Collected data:

=== Section Start ===

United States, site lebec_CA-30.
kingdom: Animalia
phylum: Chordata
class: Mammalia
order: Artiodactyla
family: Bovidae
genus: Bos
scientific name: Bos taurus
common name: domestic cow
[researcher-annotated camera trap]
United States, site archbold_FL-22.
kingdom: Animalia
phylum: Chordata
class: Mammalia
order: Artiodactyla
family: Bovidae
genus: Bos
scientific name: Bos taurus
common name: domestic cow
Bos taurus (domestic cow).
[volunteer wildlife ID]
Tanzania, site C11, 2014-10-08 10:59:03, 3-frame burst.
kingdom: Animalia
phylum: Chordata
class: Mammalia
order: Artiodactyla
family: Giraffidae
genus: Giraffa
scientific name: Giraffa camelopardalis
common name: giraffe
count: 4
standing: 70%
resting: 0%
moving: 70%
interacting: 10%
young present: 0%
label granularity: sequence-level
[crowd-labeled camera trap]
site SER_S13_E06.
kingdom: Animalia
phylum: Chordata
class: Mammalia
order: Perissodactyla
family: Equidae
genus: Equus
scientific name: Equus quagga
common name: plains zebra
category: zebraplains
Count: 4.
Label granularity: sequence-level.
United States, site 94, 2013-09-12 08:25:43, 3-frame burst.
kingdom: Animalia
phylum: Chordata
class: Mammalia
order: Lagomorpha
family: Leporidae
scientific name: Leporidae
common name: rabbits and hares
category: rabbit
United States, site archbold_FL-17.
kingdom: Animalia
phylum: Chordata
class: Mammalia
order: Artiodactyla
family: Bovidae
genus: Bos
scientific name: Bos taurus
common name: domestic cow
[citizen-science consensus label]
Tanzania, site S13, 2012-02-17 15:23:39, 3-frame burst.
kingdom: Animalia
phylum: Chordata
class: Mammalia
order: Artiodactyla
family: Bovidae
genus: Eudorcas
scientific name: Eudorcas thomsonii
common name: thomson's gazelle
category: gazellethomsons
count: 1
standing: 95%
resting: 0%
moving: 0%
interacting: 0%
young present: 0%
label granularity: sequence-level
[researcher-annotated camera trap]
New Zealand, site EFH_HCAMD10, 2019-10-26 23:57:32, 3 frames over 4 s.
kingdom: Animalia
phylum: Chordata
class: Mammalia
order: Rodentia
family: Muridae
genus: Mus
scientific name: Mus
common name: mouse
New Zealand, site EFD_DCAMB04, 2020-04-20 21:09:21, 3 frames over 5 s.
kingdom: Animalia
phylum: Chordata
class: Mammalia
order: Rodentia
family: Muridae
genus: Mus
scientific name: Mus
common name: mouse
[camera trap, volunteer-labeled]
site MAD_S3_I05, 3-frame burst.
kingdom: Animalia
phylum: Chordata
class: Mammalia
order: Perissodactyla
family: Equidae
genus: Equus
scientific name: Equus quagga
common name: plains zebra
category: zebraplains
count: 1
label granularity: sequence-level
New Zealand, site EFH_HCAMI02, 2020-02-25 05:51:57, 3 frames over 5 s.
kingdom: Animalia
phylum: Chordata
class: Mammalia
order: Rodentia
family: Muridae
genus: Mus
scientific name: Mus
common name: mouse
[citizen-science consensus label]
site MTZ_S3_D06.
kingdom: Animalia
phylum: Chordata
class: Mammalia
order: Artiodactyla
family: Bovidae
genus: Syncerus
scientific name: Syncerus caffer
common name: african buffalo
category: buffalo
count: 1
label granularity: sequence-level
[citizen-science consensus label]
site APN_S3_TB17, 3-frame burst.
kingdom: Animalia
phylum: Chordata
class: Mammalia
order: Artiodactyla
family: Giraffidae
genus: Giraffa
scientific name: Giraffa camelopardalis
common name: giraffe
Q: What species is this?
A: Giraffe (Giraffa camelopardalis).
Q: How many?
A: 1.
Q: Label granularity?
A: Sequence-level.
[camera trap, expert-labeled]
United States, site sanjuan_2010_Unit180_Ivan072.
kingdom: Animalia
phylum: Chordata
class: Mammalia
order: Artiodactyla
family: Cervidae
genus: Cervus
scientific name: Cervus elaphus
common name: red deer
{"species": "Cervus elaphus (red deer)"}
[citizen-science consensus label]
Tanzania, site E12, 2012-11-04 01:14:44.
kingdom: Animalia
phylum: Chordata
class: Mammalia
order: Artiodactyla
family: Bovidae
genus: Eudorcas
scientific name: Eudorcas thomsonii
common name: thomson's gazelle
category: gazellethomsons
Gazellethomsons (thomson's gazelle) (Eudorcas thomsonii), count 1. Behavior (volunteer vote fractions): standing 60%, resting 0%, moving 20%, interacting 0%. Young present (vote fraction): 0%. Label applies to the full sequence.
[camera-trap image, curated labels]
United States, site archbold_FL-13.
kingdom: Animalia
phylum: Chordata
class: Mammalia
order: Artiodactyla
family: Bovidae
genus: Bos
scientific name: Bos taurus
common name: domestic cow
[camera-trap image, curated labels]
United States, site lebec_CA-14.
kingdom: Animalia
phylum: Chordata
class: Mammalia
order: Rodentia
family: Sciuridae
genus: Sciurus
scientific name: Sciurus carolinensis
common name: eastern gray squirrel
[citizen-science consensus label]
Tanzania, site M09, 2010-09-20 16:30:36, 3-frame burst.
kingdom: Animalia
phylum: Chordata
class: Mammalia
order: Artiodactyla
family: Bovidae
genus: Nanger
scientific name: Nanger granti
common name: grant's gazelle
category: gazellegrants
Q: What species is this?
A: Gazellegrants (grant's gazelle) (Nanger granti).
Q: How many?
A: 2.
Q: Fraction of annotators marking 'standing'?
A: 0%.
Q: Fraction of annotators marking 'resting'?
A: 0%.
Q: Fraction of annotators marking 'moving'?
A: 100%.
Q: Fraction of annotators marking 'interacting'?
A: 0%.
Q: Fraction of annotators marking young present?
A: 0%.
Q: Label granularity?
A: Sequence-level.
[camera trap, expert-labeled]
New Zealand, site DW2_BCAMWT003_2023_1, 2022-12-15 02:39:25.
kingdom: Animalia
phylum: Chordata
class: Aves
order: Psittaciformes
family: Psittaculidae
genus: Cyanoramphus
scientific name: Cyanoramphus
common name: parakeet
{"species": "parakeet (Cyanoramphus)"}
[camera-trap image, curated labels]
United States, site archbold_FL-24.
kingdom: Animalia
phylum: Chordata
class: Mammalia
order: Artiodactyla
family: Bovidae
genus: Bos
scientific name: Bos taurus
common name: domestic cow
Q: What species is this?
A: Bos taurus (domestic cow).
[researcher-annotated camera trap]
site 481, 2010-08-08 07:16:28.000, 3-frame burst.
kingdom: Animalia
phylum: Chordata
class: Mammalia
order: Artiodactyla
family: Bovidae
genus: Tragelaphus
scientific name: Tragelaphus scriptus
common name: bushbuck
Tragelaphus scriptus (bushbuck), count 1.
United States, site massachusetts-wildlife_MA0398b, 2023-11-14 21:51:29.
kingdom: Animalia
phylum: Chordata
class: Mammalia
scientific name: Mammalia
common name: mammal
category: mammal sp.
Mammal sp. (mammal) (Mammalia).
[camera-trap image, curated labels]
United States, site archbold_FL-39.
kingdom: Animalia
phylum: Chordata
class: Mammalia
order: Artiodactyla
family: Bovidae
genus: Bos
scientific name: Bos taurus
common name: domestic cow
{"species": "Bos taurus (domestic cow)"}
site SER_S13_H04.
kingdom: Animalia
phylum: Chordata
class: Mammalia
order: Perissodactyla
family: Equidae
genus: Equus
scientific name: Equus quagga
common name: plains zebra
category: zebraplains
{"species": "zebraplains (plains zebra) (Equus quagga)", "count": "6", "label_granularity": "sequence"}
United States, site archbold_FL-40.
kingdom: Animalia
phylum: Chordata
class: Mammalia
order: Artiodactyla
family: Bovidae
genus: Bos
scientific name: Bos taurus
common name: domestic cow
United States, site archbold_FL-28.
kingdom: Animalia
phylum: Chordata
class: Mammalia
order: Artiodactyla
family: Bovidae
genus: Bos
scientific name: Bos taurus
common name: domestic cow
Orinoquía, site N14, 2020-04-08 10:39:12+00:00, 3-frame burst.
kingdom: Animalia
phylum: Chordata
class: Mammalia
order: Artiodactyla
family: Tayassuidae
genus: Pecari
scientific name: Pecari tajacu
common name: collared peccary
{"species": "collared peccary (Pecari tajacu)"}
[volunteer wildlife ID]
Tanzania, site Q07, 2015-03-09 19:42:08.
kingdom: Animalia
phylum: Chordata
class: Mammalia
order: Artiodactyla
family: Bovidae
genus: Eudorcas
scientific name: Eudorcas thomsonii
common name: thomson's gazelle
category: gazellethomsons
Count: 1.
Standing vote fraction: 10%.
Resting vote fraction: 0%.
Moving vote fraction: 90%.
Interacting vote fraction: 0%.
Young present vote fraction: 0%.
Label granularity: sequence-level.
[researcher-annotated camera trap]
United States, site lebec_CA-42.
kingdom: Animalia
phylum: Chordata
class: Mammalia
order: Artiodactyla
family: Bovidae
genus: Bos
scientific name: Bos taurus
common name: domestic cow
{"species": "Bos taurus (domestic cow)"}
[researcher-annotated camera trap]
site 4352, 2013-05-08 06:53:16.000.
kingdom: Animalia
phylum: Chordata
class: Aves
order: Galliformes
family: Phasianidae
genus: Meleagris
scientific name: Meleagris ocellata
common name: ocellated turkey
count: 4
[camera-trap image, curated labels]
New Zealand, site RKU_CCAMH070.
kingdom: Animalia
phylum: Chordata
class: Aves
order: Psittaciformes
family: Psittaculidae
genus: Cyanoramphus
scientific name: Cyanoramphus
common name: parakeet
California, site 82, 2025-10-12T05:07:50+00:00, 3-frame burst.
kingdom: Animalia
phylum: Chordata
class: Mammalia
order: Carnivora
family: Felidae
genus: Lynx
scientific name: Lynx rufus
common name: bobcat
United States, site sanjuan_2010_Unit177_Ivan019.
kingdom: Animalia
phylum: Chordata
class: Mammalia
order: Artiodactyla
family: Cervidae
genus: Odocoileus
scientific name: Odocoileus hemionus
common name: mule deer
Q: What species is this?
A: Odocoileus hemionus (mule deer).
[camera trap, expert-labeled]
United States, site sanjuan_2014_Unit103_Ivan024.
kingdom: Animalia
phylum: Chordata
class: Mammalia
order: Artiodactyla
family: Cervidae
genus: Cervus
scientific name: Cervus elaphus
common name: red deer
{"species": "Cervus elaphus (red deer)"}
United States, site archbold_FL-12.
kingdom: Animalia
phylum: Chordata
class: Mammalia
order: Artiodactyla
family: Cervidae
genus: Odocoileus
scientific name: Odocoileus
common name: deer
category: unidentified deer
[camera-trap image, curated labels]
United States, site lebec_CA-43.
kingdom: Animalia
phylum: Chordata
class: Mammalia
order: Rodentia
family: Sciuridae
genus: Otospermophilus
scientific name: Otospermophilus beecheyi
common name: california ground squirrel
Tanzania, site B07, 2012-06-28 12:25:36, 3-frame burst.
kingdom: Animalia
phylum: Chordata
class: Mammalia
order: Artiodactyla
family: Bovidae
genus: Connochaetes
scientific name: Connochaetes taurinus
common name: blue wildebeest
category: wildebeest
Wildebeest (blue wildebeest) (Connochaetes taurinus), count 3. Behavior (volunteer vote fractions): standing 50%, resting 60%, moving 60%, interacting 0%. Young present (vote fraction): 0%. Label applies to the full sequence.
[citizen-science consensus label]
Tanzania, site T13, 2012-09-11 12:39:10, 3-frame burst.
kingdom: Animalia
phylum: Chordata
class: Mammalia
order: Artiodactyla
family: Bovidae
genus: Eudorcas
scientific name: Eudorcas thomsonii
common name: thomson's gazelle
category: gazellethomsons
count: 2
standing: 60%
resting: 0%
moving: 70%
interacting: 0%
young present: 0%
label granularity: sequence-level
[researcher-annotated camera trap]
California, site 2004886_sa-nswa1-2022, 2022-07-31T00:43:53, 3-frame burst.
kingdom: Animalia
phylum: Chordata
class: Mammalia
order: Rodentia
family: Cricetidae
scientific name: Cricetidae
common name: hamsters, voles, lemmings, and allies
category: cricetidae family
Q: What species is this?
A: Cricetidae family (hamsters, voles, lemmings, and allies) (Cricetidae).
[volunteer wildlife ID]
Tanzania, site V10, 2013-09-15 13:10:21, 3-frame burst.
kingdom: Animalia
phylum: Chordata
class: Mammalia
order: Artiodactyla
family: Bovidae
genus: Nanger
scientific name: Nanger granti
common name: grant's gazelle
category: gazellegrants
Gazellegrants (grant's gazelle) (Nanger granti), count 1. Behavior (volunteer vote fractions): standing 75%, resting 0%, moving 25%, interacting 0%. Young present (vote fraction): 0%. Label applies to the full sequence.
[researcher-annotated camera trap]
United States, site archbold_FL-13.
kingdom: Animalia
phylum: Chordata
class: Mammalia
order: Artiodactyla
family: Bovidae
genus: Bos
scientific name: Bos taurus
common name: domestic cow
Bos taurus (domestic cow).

=== Section End ===

State how many lines of the records above contain the word "marking", and give only that number.

5